# [REQUIREMENT]
Edit all the records below by changing every "brake light" to "tail light" and keeping everything else the same. Leave the pictures out of your answer.

# [ENTRIES PROVIDED]
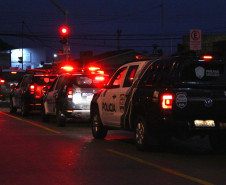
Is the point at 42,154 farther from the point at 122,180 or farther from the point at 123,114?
the point at 122,180

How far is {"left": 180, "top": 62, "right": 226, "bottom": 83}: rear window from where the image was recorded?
10.4 m

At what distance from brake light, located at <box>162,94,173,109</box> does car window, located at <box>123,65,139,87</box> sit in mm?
1853

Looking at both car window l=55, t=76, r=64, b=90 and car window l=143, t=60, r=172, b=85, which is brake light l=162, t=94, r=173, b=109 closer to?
car window l=143, t=60, r=172, b=85

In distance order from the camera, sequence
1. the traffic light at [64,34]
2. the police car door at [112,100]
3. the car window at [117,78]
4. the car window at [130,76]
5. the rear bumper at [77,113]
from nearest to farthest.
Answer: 1. the car window at [130,76]
2. the police car door at [112,100]
3. the car window at [117,78]
4. the rear bumper at [77,113]
5. the traffic light at [64,34]

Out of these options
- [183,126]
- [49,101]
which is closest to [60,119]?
[49,101]

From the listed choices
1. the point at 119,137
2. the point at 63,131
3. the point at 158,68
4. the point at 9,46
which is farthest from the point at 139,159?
the point at 9,46

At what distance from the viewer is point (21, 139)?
13.3 meters

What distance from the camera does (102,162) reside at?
9555 millimetres

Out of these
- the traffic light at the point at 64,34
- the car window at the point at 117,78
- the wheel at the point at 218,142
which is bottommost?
the wheel at the point at 218,142

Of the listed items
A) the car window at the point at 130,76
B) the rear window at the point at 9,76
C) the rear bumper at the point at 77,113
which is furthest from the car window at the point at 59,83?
the rear window at the point at 9,76

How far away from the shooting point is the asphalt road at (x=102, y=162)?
26.0 ft

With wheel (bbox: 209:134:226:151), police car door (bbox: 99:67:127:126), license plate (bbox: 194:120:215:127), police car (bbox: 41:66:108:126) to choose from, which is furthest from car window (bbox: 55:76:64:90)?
license plate (bbox: 194:120:215:127)

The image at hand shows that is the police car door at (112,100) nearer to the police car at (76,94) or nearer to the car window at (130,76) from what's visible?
the car window at (130,76)

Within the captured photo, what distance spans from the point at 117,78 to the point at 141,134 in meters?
2.33
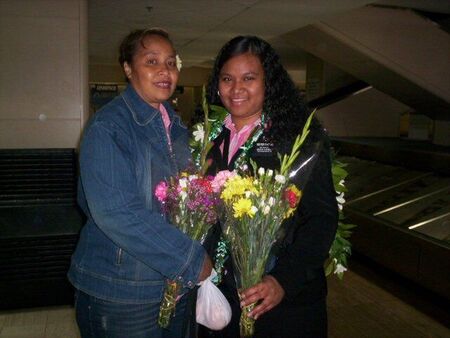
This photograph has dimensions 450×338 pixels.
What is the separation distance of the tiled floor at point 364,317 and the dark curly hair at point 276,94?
2.24 m

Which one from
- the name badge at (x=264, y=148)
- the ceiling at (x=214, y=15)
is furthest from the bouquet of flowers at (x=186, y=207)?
the ceiling at (x=214, y=15)

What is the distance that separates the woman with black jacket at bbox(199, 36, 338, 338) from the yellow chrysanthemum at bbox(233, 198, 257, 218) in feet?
0.92

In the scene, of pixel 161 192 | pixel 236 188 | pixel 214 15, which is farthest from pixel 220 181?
pixel 214 15

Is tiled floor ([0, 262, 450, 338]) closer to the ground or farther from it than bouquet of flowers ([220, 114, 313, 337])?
closer to the ground

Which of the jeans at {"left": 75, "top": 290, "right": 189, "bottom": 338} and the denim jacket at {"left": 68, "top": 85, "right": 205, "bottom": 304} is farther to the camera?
the jeans at {"left": 75, "top": 290, "right": 189, "bottom": 338}

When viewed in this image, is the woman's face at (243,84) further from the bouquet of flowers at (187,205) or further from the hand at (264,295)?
the hand at (264,295)

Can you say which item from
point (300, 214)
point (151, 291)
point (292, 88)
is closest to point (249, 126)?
point (292, 88)

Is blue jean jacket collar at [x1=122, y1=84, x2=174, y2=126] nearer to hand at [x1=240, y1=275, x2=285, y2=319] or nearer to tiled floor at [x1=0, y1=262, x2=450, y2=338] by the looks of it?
hand at [x1=240, y1=275, x2=285, y2=319]

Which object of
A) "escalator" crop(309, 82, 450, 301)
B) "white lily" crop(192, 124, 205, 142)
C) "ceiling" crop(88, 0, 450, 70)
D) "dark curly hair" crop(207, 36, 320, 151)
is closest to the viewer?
"dark curly hair" crop(207, 36, 320, 151)

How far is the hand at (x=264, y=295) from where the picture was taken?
1562 mm

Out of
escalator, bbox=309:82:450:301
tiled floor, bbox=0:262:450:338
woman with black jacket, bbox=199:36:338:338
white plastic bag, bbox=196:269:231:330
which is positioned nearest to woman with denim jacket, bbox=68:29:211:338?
white plastic bag, bbox=196:269:231:330

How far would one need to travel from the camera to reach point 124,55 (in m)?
1.71

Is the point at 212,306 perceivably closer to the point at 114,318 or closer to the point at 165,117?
the point at 114,318

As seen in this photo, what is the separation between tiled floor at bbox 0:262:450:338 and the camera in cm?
344
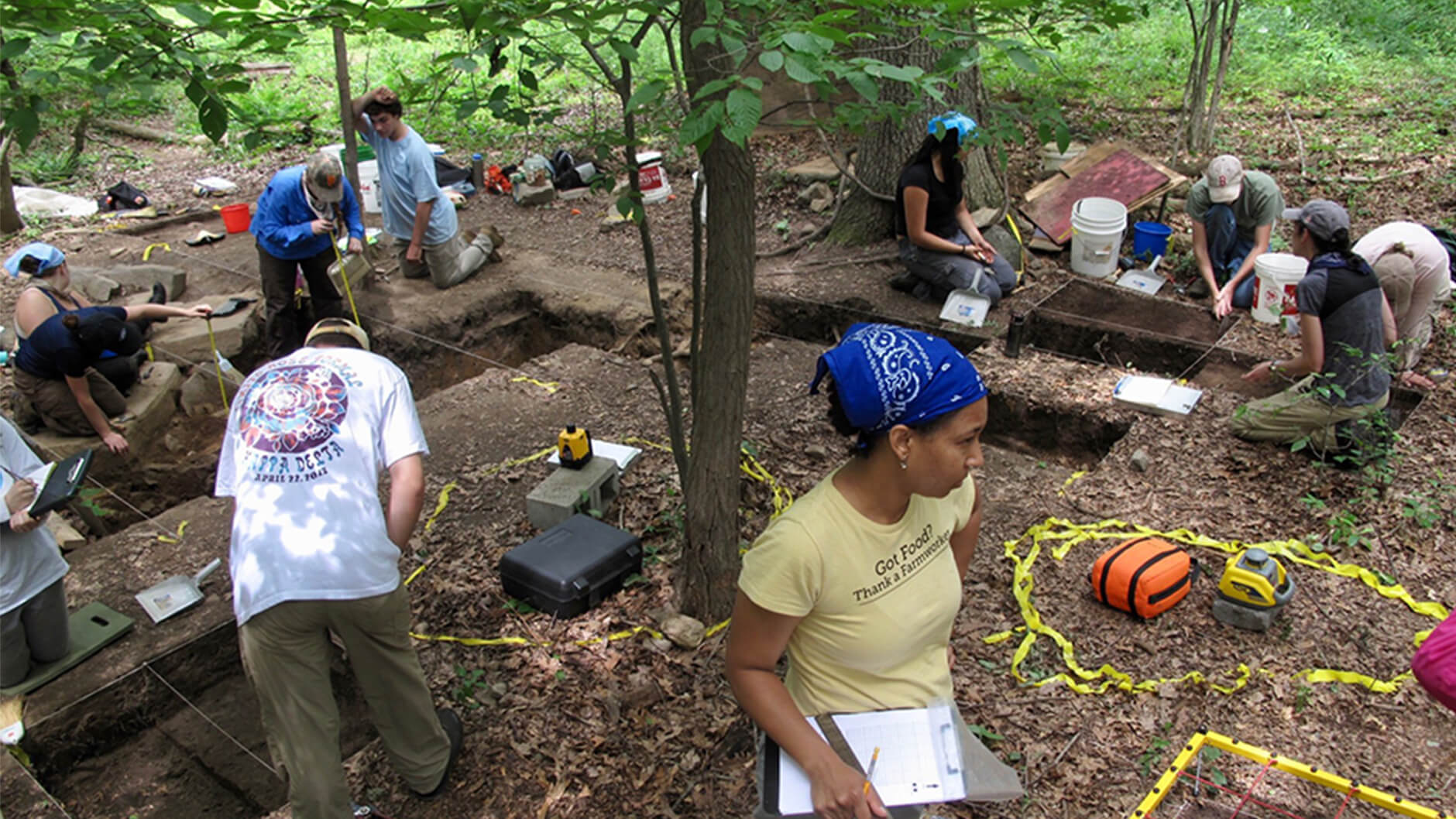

# [OUTPUT OF THE TASK]
Is the point at 42,154 farther from the point at 122,180 or farther from the point at 123,114?
the point at 122,180

How far is {"left": 180, "top": 62, "right": 226, "bottom": 83}: rear window from where the image was recorded?
10.4 m

At what distance from tail light, located at <box>162,94,173,109</box> does car window, located at <box>123,65,139,87</box> sit in mm?
1853

Looking at both car window l=55, t=76, r=64, b=90 and car window l=143, t=60, r=172, b=85, which is tail light l=162, t=94, r=173, b=109 closer to?
car window l=143, t=60, r=172, b=85

In distance order from the camera, sequence
1. the traffic light at [64,34]
2. the police car door at [112,100]
3. the car window at [117,78]
4. the car window at [130,76]
5. the rear bumper at [77,113]
from nearest to farthest.
Answer: 1. the car window at [130,76]
2. the police car door at [112,100]
3. the car window at [117,78]
4. the rear bumper at [77,113]
5. the traffic light at [64,34]

Out of these options
- [183,126]
- [49,101]
which is closest to [60,119]?
[49,101]

From the listed choices
1. the point at 119,137
2. the point at 63,131
3. the point at 158,68
4. the point at 9,46
which is farthest from the point at 139,159?
the point at 9,46

At what distance from the viewer is point (21, 139)?
13.3 meters

What distance from the camera does (102,162) reside at?
9555 millimetres

Out of these
- the traffic light at the point at 64,34
- the car window at the point at 117,78
- the wheel at the point at 218,142
which is bottommost?
the wheel at the point at 218,142

Of the listed items
A) the car window at the point at 130,76
B) the rear window at the point at 9,76
C) the rear bumper at the point at 77,113
which is furthest from the car window at the point at 59,83?
the rear window at the point at 9,76

How far away from the shooting point is the asphalt road at (x=102, y=162)?
26.0 ft

With wheel (bbox: 209:134:226:151), police car door (bbox: 99:67:127:126), license plate (bbox: 194:120:215:127), police car (bbox: 41:66:108:126) to choose from, which is furthest from car window (bbox: 55:76:64:90)?
license plate (bbox: 194:120:215:127)

The image at hand shows that is the police car door at (112,100) nearer to the police car at (76,94) or nearer to the car window at (130,76) from what's visible?
the car window at (130,76)

Within the captured photo, what distance spans from the point at 117,78 to the point at 141,134 in meters?
2.33
This photograph has dimensions 450×338 pixels.
What is the separation distance of the tiled floor at point 364,317 and the dark curly hair at point 276,94?
2.24 m

Which one from
- the name badge at (x=264, y=148)
- the ceiling at (x=214, y=15)
is furthest from the bouquet of flowers at (x=186, y=207)?
the ceiling at (x=214, y=15)

What is the distance that separates the woman with black jacket at bbox(199, 36, 338, 338) from the yellow chrysanthemum at bbox(233, 198, 257, 218) in feet?
0.92

In the scene, of pixel 161 192 | pixel 236 188 | pixel 214 15, which is farthest from pixel 220 181?
pixel 214 15

Is tiled floor ([0, 262, 450, 338]) closer to the ground or farther from it than bouquet of flowers ([220, 114, 313, 337])?
closer to the ground

Which of the jeans at {"left": 75, "top": 290, "right": 189, "bottom": 338} and the denim jacket at {"left": 68, "top": 85, "right": 205, "bottom": 304} is farther to the camera?
the jeans at {"left": 75, "top": 290, "right": 189, "bottom": 338}

When viewed in this image, is the woman's face at (243,84) further from the bouquet of flowers at (187,205) or further from the hand at (264,295)?
the hand at (264,295)

Can you say which item from
point (300, 214)
point (151, 291)
point (292, 88)
is closest to point (249, 126)?
point (292, 88)

Is blue jean jacket collar at [x1=122, y1=84, x2=174, y2=126] nearer to hand at [x1=240, y1=275, x2=285, y2=319] or nearer to tiled floor at [x1=0, y1=262, x2=450, y2=338] by the looks of it?
hand at [x1=240, y1=275, x2=285, y2=319]

Which object of
A) "escalator" crop(309, 82, 450, 301)
B) "white lily" crop(192, 124, 205, 142)
C) "ceiling" crop(88, 0, 450, 70)
D) "dark curly hair" crop(207, 36, 320, 151)
is closest to the viewer?
"dark curly hair" crop(207, 36, 320, 151)

How far is the hand at (x=264, y=295) from where the picture was taken?
1562 mm

Out of
escalator, bbox=309:82:450:301
tiled floor, bbox=0:262:450:338
woman with black jacket, bbox=199:36:338:338
white plastic bag, bbox=196:269:231:330
which is positioned nearest to woman with denim jacket, bbox=68:29:211:338?
white plastic bag, bbox=196:269:231:330

How far would one need to travel from the camera to reach point 124,55 (in m)?
1.71

Is the point at 212,306 perceivably closer to the point at 114,318 or closer to the point at 165,117?
the point at 114,318

As seen in this photo, what is the separation between tiled floor at bbox 0:262:450:338 and the camera in cm?
344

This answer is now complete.